BLOCCO DI TESTO -
%%

Habitat urbano e soddisfazione residenziale

Nelle società delle reti e delle connessioni virtuali la città rappresenta il luogo dove si realizza la sintesi tra la comunicazione intesa come mobilità e la comunicazione intesa come conoscenza, dove gli spostamenti delle persone sono sempre più motivati e sorretti dai flussi di informazioni, dove ogni differenziazione funzionale deve essere inserita in una relazione territoriale, in un disegno spaziale che possa essere percepito come un “insieme integrato”. Nessuna città, grande o piccola che sia, può essere intesa, oggi, come semplice contenitore di attività e di servizi: la città è, prima di tutto, un luogo di comunicazione sociale ed anche il parco urbano deve trovare la sua ragion d’essere e la sua funzione come luogo di comunicazione: sia fisica e di cerniera tra le diverse aree edificate, nell’uso orizzontale dello spazio, sia di comunicazione immateriale per far interagire le diverse funzioni e i diversi usi “verticali” della città.

La presenza del verde nell’ambiente urbano, quindi, non può essere visto come semplice complemento di arredo, come lo “sfondo” passivo delle aree edificate, riconducibile ad una funzione di infrastruttura per le attività di tempo libero dei residenti o ad una funzione di articolazione del paesaggio per lo sguardo turistico. Perché non si tratta solo di ripristinare un equilibrio nel rapporto tra natura e volumi costruiti, quell’equilibrio che lo sviluppo industriale aveva compromesso con la diffusione intensiva degli insediamenti e a cui la pianificazione urbanistica aveva cercato di porre rimedio con l’inserimento degli spazi verdi nel tessuto urbano e con i tracciati dei grandi boulevards alberati. Le nuove “architetture vegetali” devono rappresentare sempre più uno strumento attivo di urbanità, favorendo una fruizione dello spazio meno frenetica di quella che ha reso invisibili la maggior parte delle città industriali, anche in presenza di una certa razionalità del loro disegno.

%%

VOCI DEL DATASET -
%%

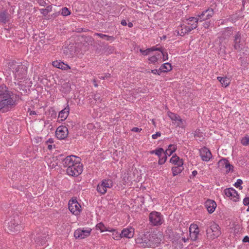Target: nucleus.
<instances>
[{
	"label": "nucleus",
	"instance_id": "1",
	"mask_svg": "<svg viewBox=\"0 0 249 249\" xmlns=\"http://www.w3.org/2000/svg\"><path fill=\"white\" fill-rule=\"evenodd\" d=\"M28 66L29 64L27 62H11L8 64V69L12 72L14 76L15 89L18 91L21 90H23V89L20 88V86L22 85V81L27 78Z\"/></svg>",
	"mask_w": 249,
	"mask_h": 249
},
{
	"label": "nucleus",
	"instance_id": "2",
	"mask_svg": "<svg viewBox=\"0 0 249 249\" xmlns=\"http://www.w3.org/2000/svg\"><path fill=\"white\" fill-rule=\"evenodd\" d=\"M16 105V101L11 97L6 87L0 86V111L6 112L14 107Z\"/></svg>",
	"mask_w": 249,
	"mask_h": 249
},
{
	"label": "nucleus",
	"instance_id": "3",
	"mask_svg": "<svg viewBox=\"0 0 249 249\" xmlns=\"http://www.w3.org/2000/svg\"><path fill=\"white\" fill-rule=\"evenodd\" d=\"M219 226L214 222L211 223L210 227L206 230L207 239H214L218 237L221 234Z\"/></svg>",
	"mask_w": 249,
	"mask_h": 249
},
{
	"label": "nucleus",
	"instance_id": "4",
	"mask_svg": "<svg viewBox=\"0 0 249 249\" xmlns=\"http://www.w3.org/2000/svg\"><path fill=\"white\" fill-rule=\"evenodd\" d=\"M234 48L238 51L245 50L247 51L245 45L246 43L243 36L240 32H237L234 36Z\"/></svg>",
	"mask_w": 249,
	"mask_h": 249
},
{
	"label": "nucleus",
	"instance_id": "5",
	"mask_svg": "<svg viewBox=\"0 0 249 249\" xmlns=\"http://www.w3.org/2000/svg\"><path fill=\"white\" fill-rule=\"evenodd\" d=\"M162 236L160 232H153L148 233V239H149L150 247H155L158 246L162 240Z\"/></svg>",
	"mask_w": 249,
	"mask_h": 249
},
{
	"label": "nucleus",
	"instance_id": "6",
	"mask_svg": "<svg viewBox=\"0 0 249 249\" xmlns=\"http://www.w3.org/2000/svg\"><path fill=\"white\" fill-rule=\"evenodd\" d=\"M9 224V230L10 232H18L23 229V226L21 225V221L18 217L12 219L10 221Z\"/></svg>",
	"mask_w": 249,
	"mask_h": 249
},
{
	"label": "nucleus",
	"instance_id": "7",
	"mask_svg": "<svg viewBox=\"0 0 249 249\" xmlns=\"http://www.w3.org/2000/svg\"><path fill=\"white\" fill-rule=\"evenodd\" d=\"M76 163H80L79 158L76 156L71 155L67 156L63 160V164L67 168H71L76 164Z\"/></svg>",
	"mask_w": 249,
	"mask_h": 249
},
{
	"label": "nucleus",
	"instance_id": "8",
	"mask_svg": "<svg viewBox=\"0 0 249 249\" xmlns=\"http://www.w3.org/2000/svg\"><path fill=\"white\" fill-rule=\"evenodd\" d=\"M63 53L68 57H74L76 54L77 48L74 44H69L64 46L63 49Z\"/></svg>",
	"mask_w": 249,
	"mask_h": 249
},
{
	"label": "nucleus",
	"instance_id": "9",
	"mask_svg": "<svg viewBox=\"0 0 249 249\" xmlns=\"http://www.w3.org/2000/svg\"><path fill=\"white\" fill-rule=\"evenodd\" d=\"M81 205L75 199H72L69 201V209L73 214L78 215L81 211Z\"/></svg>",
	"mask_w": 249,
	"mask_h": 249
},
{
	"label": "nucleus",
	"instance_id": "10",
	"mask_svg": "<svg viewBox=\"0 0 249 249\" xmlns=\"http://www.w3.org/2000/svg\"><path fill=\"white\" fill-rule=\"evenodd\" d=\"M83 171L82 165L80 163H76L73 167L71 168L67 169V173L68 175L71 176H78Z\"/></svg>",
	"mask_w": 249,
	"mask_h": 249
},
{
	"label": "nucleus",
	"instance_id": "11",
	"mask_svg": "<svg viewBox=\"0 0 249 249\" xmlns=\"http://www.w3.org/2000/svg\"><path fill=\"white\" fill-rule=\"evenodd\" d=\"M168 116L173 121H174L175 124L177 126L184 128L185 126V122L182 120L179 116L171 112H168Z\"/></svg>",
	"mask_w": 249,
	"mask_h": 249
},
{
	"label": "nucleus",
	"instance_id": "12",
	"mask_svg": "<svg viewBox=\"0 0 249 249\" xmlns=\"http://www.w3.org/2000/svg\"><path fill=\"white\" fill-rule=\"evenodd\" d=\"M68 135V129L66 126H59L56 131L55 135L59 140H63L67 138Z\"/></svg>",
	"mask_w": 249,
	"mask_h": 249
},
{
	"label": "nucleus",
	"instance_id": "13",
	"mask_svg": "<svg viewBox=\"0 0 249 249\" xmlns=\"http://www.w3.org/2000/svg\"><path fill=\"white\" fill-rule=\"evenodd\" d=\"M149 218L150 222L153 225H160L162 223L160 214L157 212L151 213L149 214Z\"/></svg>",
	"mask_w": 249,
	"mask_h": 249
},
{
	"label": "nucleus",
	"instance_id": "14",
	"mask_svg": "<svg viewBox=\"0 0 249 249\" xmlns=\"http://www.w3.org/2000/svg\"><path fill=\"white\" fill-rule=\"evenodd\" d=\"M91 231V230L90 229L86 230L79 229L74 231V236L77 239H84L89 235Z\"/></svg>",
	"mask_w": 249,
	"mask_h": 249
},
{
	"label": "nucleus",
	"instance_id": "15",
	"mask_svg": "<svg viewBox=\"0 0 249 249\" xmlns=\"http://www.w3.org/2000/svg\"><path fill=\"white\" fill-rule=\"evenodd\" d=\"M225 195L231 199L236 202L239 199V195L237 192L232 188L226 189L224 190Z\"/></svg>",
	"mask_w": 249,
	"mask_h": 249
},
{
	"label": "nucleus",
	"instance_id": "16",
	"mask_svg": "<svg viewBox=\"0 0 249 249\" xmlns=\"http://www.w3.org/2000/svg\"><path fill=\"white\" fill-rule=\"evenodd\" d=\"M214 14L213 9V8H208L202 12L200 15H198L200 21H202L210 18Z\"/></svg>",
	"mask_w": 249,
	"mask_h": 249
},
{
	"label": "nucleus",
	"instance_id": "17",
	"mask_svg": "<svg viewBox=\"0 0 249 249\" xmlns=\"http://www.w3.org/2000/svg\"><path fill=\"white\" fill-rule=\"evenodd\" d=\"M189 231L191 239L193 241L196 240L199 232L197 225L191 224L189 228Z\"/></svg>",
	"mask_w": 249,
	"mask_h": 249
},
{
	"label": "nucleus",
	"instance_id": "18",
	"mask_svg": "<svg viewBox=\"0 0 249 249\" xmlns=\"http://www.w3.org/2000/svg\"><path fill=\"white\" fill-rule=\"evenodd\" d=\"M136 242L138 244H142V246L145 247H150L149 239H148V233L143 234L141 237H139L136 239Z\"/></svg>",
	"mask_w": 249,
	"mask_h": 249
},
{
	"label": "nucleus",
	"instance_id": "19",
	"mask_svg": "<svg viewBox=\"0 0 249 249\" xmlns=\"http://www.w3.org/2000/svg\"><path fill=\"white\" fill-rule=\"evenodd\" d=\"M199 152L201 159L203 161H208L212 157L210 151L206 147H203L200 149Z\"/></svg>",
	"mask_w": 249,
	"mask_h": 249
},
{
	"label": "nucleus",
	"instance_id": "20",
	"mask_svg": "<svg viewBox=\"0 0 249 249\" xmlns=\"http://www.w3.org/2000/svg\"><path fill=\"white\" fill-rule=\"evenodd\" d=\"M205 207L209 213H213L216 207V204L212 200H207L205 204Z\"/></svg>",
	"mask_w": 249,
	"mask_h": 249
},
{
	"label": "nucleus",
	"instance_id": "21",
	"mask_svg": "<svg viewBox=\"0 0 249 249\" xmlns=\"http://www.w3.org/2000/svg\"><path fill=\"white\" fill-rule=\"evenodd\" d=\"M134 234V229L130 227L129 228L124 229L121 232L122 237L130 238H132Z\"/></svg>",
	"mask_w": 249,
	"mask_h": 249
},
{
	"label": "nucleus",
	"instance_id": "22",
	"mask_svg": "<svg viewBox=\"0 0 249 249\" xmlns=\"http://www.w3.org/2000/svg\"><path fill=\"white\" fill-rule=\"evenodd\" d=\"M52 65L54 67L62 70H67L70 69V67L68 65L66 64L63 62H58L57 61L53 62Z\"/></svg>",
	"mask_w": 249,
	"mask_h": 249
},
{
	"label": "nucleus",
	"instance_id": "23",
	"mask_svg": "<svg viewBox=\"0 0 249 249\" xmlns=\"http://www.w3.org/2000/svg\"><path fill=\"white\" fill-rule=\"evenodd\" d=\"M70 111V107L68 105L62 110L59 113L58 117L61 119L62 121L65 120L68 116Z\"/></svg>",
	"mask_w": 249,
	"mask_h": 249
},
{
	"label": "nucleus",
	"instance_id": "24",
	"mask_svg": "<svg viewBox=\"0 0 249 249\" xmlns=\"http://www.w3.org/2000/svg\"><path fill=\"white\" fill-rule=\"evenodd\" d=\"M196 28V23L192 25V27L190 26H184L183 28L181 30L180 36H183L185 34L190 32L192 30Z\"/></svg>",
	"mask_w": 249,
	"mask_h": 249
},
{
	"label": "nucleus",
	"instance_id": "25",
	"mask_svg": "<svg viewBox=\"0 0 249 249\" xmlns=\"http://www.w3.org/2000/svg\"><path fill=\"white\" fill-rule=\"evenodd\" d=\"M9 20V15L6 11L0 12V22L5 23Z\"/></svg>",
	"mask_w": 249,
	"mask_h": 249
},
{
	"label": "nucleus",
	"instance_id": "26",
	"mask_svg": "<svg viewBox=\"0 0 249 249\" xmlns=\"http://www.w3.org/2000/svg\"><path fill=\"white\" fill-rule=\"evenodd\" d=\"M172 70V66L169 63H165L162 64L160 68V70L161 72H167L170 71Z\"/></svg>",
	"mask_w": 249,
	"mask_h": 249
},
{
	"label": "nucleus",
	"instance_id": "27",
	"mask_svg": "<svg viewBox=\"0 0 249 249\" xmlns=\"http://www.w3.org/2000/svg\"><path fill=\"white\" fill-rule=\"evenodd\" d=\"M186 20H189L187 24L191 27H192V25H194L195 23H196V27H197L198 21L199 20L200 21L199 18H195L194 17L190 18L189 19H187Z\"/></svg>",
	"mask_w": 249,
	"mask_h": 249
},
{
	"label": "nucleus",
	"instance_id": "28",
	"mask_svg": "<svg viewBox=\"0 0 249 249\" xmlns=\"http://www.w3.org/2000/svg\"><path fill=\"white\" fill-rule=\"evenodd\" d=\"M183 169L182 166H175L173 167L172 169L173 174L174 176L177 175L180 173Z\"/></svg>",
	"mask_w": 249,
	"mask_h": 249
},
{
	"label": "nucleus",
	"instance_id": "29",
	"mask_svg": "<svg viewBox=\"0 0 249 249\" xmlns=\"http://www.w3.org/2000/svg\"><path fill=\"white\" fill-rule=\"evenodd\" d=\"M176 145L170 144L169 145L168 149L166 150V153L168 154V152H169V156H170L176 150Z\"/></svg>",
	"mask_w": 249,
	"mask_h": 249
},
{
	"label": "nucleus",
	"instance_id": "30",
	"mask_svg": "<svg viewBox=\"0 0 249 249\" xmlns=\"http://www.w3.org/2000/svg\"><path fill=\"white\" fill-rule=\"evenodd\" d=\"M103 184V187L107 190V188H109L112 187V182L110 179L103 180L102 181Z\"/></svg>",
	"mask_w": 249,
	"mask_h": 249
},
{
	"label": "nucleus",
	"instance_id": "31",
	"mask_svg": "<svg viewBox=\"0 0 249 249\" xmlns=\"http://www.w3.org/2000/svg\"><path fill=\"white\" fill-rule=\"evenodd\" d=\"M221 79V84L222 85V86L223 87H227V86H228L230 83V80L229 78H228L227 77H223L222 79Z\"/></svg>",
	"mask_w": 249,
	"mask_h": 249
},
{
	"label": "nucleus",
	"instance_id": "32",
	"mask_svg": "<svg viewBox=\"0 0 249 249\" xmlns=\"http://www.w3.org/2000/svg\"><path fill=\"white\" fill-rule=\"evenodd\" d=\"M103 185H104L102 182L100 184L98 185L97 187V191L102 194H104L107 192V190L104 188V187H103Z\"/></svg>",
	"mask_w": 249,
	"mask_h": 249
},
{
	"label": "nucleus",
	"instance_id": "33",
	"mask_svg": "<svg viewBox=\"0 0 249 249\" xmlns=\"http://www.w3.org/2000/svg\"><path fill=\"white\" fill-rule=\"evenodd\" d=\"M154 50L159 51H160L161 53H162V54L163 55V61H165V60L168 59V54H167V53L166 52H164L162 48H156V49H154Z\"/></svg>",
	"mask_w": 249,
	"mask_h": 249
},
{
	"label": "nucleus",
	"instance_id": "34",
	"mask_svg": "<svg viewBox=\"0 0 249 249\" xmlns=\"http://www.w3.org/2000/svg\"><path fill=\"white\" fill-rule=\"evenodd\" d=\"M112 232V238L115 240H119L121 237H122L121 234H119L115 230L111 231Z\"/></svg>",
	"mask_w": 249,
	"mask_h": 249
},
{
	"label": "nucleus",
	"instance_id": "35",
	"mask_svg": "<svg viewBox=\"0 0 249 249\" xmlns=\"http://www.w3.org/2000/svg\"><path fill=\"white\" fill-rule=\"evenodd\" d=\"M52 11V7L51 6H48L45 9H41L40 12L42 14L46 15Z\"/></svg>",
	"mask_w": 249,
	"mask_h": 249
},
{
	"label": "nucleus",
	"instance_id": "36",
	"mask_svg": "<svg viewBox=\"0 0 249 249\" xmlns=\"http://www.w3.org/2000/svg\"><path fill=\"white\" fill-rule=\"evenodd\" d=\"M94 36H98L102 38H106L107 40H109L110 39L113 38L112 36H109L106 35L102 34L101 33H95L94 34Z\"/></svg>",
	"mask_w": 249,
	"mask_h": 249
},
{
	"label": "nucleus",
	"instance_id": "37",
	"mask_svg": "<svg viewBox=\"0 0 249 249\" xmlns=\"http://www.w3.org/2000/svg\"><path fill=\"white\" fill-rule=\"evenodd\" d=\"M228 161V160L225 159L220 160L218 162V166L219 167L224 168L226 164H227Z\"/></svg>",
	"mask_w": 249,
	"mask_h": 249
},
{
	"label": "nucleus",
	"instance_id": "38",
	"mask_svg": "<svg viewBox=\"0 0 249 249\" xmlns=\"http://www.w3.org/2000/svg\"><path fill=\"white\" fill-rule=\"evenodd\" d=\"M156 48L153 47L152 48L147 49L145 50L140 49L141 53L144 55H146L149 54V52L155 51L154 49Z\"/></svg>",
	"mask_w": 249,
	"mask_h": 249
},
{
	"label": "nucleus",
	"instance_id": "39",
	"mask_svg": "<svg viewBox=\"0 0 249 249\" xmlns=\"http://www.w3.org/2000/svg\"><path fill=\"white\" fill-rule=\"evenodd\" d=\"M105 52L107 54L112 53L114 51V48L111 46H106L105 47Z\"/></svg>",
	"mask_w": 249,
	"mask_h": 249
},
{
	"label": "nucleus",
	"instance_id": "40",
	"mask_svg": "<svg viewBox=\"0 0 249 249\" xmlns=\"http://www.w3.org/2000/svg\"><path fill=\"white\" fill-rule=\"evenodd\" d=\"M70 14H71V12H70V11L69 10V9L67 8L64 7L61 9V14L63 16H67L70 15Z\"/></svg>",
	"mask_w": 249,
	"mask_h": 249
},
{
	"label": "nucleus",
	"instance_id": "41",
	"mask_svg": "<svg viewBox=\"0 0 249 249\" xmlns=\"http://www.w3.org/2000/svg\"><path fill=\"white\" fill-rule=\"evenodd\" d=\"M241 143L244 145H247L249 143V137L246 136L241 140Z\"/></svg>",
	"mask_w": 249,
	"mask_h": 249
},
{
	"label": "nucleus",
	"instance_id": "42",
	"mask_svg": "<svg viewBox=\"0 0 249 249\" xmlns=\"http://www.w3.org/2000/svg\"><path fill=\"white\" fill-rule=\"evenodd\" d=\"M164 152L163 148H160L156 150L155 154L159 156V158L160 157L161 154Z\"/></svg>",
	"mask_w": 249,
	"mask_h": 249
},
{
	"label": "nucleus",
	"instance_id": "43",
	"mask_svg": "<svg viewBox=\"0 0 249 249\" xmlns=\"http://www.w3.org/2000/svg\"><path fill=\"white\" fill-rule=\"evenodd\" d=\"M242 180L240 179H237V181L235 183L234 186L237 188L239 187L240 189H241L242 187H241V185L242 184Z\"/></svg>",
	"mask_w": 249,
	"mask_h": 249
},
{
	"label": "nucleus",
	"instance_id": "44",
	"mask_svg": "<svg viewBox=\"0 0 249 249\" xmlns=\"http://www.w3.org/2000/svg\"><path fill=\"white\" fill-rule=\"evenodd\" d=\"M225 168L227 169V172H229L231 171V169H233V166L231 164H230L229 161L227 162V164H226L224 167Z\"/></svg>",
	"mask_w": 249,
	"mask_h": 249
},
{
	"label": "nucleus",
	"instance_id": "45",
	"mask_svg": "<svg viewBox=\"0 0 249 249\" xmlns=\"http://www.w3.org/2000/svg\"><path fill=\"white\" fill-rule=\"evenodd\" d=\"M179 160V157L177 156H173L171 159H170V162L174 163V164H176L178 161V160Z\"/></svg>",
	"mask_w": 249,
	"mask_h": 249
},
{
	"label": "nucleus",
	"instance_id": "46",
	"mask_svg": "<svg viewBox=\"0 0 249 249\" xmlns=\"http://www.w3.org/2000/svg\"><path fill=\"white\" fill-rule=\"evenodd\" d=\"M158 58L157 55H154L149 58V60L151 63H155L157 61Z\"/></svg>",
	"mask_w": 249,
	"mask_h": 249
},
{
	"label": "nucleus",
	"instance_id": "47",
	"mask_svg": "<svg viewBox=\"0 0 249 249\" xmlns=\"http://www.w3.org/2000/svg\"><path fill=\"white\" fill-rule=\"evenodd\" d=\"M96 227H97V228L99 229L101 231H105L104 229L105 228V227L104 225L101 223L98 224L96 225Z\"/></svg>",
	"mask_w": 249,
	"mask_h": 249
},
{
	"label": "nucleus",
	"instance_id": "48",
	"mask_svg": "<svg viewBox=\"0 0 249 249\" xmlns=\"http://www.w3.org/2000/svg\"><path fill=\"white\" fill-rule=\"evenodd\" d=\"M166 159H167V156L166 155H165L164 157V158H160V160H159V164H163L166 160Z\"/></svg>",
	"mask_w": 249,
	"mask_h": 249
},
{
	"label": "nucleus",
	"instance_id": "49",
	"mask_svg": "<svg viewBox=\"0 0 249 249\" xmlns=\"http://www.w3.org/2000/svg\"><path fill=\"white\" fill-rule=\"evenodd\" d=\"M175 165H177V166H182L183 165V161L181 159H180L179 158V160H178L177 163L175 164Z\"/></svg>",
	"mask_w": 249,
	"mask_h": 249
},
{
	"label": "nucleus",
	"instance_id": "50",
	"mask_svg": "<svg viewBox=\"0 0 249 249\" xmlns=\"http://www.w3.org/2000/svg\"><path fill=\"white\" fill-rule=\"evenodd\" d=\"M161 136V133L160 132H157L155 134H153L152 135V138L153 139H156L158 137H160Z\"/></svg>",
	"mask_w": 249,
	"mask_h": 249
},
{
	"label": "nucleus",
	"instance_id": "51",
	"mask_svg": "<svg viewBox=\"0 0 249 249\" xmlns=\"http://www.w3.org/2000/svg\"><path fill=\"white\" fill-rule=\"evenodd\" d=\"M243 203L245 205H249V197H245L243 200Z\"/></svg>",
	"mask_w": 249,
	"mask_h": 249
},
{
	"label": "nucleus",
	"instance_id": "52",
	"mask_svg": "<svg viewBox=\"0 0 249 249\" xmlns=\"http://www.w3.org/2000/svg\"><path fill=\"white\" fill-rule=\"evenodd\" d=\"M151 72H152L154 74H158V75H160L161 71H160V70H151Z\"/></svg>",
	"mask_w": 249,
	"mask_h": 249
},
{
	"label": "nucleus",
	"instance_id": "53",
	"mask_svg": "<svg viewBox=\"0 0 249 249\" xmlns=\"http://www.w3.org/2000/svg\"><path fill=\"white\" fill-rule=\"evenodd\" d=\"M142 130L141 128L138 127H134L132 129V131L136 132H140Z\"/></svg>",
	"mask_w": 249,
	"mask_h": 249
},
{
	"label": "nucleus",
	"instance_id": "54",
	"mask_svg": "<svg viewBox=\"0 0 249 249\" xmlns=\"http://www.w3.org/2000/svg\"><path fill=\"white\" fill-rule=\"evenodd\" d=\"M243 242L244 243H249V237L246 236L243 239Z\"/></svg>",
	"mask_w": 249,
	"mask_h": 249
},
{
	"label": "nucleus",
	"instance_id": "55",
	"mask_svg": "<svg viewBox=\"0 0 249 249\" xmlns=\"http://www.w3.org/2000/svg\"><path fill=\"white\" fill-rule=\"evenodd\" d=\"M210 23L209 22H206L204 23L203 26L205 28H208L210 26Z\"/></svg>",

%%

COSE DA FARE -
1. Per ognuna di queste affermazioni di' se concorda con il testo sul verde urbano, rispondendo sì o no e citando le parole del testo che lo decidono. (a) Oggi una città può essere intesa come semplice contenitore di attività e di servizi. (b) Lo sviluppo industriale aveva compromesso l'equilibrio tra natura e volumi costruiti. (c) Le nuove "architetture vegetali" devono favorire una fruizione dello spazio più frenetica.
2. Porta avanti il testo sul verde urbano con nuove frasi, partendo subito dopo la sua ultima frase.
Per questo lavoro le voci non servono.

RISPOSTE -
1.
(a) No: "Nessuna città, grande o piccola che sia, può essere intesa, oggi, come semplice contenitore di attività e di servizi".
(b) Sì: "quell’equilibrio che lo sviluppo industriale aveva compromesso con la diffusione intensiva degli insediamenti".
(c) No: "favorendo una fruizione dello spazio meno frenetica di quella che ha reso invisibili la maggior parte delle città industriali".

2.
Per questo il verde urbano ha prima di tutto un ruolo di comunicazione: del resto, come ogni manufatto, anche la trasformazione dello spazio a livello tridimensionale non esprime solo la funzione d’uso per la quale è stata progettata, ma trasmette soprattutto valori simbolici connessi a tale funzione e quindi non solo consente, ma promuove comportamenti sociali omogenei alle nuove possibilità di fruizione dello spazio fisico.

Negli ultimi anni le condizioni di vita urbana sono profondamente mutate con l’incanutimento della popolazione e lo sviluppo demografico assicurato solo da un’immigrazione mal gestita, con l’appannamento dell’identità tradizionale di molti quartieri e la diffusione di spazi inespressivi che non fanno più distinguere un posto da un altro, il centro dalla periferia, con l’omologazione delle forme dell’abitare in conseguenza dell’affermarsi di abitudini di vita comuni ai diversi strati sociali. Ma sono cambiate anche le esigenze dei cittadini, che esprimono sempre più bisogni postmaterialistici legati alla sfera del piacere estetico e della identità, bisogni che possono essere soddisfatti solo in presenza di una percezione dello spazio urbano inteso non come rete di tracciati da percorrere in tempi sempre più brevi per richiudersi in qualche alveolo, ma inteso come area di relazioni sociali e quindi come “territorio”nel quale identificarsi.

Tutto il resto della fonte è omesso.